En 1936, la famille Somoza prend le pouvoir au Nicaragua et institue une dynastie encore en place plus de quarante ans plus tard. A cette période, la population nicaraguayenne compte plus de 60% de personnes au chômage et 57% d’analphabètes. Ce qui fait dire dès 1927 à Augusto César Sandino, qui deviendra le leader des forces rebelles, « it is better to die as rebels under fire than to live as slaves… ».

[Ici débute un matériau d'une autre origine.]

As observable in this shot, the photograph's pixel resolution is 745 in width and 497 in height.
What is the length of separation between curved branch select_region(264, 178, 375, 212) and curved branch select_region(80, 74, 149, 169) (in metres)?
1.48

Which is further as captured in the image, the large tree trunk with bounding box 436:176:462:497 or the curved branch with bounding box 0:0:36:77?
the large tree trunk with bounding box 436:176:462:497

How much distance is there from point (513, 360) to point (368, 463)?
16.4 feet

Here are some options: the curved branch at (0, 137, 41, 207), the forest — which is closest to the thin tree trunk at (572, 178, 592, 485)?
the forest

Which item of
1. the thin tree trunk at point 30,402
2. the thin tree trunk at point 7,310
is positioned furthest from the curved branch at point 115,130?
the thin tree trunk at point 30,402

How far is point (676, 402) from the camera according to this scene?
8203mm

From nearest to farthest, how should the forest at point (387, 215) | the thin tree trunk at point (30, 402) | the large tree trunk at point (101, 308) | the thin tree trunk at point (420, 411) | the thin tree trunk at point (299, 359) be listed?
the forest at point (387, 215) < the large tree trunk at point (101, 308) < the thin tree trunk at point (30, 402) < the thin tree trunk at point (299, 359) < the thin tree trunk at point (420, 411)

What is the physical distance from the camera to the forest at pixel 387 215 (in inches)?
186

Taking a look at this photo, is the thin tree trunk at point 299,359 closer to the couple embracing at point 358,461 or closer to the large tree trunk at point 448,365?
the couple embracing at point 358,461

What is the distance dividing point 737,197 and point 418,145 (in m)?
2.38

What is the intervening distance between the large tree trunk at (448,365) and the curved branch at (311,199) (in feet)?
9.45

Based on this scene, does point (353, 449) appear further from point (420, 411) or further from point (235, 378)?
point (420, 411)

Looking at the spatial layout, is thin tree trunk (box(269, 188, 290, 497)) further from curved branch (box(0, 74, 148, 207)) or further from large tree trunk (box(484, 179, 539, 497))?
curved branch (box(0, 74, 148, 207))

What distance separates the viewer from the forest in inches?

Meiselas s’attache ici à rendre compte de l’insurrection sandiniste, qui se déroula de juin 1978 à juillet 1979. Les premières photographies de son ouvrage évoquent le déclin du régime Somoza. On y voit le calme de la vie quotidienne de la population : soldats aux allures relativement insouciantes, rues tranquilles, travailleurs. Néanmoins, la tension déjà présente au sein du peuple nicaraguayen se fait déjà largement sentir – dans l’apparence un peu ubuesque et décalée des dirigeants aux costumes immaculés, dans les provocations que lancent des enfants aux soldats, devant un rideau de flammes, ou dans le regard préoccupé et perdu au loin d’une employée en uniforme, s’occupant d’enfants de notables au country club de Managua.

Ainsi, les signes de l’insurrection apparaissent progressivement dans les paysages et les images de la photographe américaine. Une voiture en flammes, un homme dans un cercueil au milieu d’une foule, une procession funéraire derrière la bannière du Front sandiniste de libération nationale – tous ces éléments sont autant de symptômes de la colère d’un peuple prêt à la violence. L’insurrection entre alors dans la phase de la confrontation armée entre partisans, les traits dissimulés par des foulards ou des masques traditionnels de Monimbo, et garde nationale, avec ses tanks et ses avions. Meiselas prend également soin de photographier la place des civils au sein de cette lutte intestine, fuyant le conflit sur les routes, enterrant leurs morts, s’initiant aux armes ou subissant les violences des soldats. Enfin, la photographe de Magnum saisit le triomphe de la révolution sandiniste, en 1979, avec des images de foule en liesse qui, peu à peu, remplacent les combats de rues dans le paysage urbain.

Meiselas, qui a couvert les hostilités en Amérique centrale pendant les années 1970 et 1980, signe ainsi un ouvrage toujours culte plus de trente ans plus tard, où photographies en couleur et témoignages écrits se répondent pour retracer une page de l’histoire nicaraguayenne.